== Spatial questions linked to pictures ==
%%

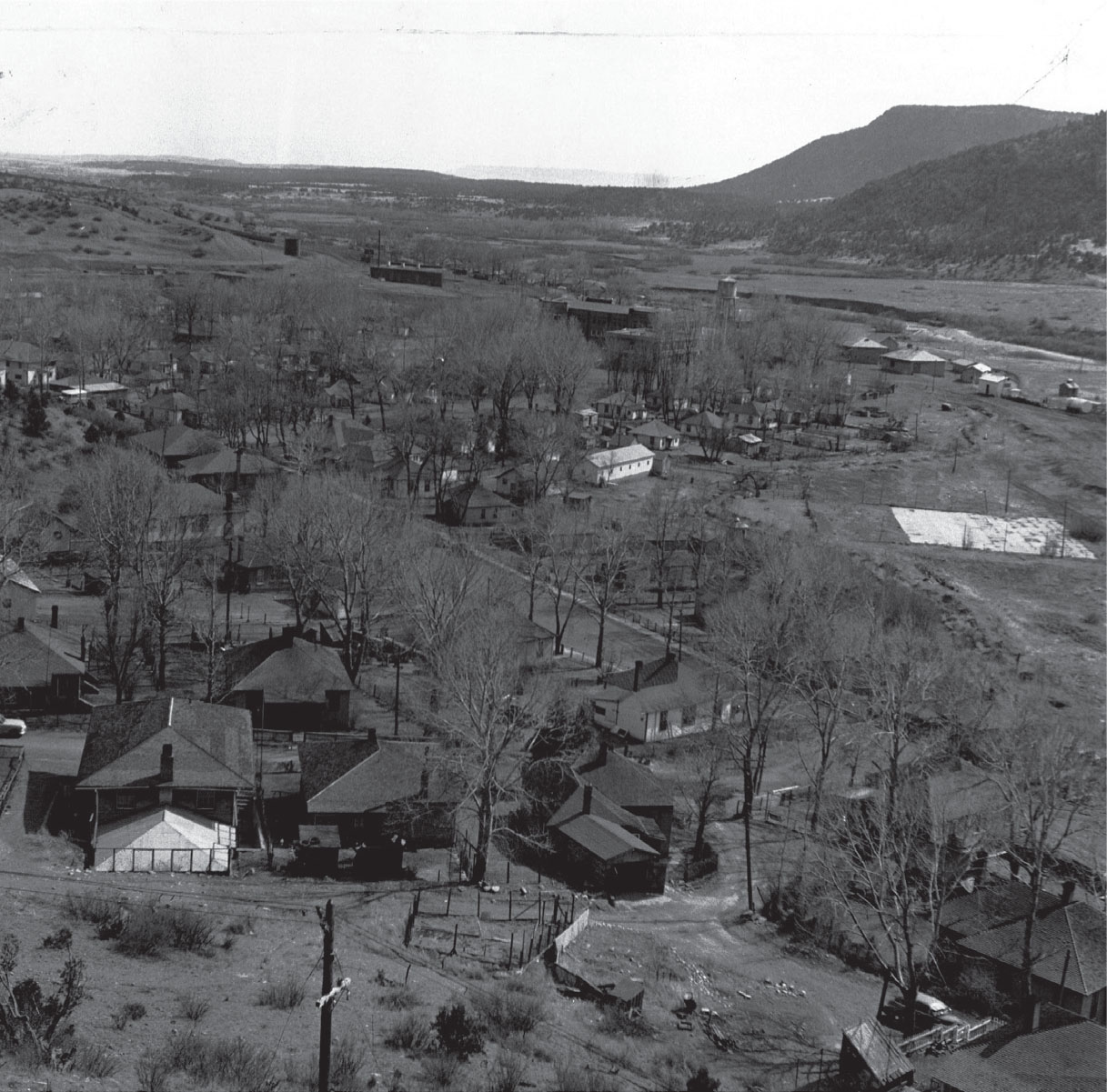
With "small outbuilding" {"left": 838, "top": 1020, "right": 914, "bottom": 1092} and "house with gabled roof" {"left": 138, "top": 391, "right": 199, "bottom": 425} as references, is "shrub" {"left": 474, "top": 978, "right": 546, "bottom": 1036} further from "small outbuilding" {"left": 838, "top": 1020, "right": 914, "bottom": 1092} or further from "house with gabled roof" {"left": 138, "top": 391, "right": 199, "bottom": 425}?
"house with gabled roof" {"left": 138, "top": 391, "right": 199, "bottom": 425}

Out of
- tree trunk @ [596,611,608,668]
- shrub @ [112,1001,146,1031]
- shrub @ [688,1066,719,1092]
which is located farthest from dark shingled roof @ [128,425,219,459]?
shrub @ [688,1066,719,1092]

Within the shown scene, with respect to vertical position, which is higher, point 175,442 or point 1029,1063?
point 175,442

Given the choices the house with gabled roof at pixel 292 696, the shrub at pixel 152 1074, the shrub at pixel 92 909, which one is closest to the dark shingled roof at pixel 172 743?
the house with gabled roof at pixel 292 696

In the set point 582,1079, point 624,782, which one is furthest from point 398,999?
point 624,782

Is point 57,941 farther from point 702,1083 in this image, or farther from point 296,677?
point 296,677

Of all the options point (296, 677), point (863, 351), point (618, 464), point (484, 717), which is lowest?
point (296, 677)
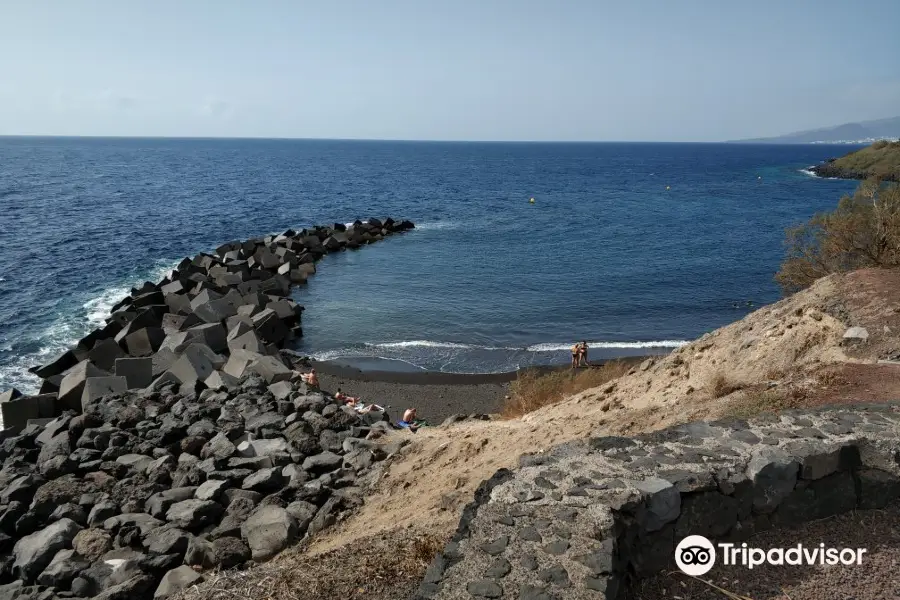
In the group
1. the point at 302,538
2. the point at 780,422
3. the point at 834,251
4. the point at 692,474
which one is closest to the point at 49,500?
the point at 302,538

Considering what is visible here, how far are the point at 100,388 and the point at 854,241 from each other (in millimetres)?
20965

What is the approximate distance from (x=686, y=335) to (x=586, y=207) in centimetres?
4428

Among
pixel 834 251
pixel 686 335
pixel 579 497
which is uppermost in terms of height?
pixel 834 251

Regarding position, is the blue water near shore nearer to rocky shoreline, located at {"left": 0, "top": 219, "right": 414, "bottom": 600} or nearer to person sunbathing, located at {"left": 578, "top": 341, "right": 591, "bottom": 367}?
person sunbathing, located at {"left": 578, "top": 341, "right": 591, "bottom": 367}

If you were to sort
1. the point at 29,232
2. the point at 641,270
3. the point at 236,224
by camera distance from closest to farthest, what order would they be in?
the point at 641,270
the point at 29,232
the point at 236,224

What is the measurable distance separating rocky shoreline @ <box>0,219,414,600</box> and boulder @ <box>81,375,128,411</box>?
4 centimetres

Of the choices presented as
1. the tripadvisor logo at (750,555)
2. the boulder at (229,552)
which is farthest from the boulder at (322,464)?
the tripadvisor logo at (750,555)

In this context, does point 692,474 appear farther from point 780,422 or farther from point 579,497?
point 780,422

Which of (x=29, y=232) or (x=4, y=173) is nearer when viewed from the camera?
(x=29, y=232)

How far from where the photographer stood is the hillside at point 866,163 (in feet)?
338

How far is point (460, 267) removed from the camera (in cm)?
3941

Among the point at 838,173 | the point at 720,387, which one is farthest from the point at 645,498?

%%

== WHAT TO PRODUCE ==
Put the lines of the records into a Markdown table with the columns Row and Line, beginning with the line containing "If you were to sort" and continuing through the line containing "4 centimetres". Number each row and skip blank lines.

== RESULT ==
| Row | Line |
|---|---|
| 1 | If you were to sort |
| 2 | 1. the point at 29,232 |
| 3 | 2. the point at 641,270 |
| 4 | 3. the point at 236,224 |
| 5 | by camera distance from closest to farthest, what order would they be in? |
| 6 | the point at 641,270 |
| 7 | the point at 29,232 |
| 8 | the point at 236,224 |
| 9 | What is the measurable distance separating rocky shoreline @ <box>0,219,414,600</box> and boulder @ <box>81,375,128,411</box>? |
| 10 | 4 centimetres |